» Direction
Filter the records below down to every line that contains the string "millimetres", matching case exactly.

(Spatial relation data)
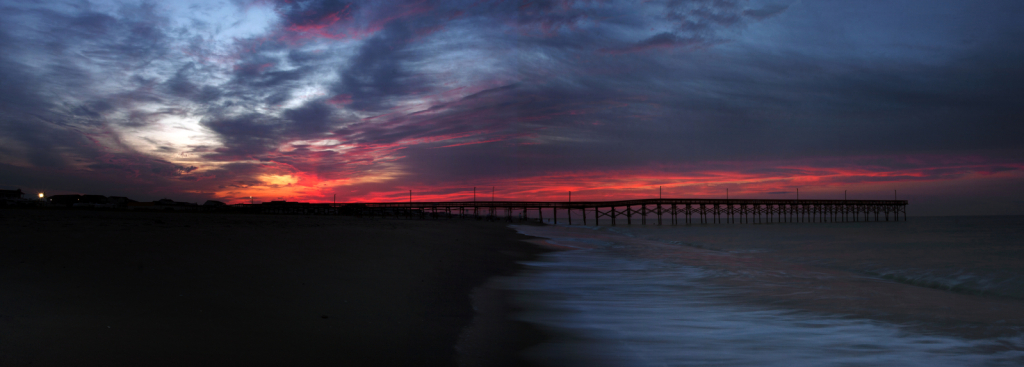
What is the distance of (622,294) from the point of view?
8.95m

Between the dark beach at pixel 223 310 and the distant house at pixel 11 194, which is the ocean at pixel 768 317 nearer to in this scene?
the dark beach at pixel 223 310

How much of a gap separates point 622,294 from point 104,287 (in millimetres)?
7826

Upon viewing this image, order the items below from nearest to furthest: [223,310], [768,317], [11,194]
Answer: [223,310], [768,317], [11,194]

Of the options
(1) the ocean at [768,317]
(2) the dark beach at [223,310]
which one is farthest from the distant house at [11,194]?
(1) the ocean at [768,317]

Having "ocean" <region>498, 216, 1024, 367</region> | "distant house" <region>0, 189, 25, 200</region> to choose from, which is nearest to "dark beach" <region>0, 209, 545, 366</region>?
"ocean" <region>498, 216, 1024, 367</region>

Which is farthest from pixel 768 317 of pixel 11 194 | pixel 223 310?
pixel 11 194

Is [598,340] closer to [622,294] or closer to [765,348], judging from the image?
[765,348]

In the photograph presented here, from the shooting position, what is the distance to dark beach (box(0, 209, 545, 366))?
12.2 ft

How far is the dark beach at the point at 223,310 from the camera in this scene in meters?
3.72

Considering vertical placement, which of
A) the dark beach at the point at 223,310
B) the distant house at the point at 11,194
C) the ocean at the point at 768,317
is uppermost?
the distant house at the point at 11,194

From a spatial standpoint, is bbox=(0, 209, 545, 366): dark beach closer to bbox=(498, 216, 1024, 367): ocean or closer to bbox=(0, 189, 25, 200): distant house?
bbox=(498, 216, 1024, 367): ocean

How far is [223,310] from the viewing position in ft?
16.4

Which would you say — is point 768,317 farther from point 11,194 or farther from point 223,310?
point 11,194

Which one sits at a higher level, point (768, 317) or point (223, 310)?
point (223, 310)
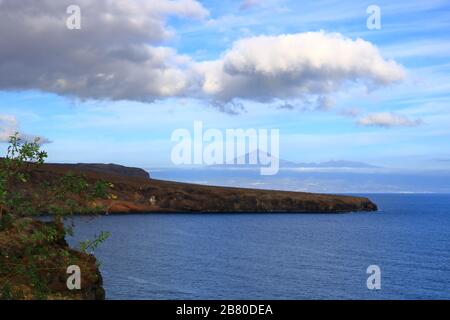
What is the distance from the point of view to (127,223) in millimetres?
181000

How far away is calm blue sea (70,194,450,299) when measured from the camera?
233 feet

---

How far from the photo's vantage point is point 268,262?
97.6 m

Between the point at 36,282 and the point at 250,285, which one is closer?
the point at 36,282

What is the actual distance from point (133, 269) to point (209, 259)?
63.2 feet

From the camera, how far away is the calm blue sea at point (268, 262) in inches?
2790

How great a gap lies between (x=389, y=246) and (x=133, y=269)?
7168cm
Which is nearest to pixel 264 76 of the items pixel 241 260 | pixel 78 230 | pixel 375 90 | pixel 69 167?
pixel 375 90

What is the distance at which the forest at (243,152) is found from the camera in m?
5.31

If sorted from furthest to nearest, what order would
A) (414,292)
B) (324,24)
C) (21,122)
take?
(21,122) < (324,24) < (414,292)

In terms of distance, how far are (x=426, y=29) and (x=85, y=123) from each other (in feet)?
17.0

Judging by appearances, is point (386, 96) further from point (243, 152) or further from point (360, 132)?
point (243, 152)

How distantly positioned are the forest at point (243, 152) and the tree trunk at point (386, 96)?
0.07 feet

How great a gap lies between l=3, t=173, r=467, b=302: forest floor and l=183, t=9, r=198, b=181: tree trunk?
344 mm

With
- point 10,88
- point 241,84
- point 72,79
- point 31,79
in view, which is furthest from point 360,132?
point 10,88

---

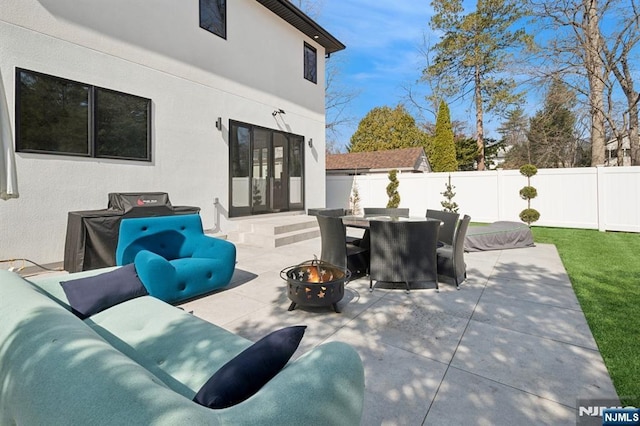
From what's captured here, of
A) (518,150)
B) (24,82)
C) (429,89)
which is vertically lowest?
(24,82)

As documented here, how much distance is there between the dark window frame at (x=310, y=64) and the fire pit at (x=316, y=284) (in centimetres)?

» Exercise response
How much of a gap separates point 622,294 from point 104,287 (in millimetres)?
What is the distance from the point of view to (127,223) in millimetres?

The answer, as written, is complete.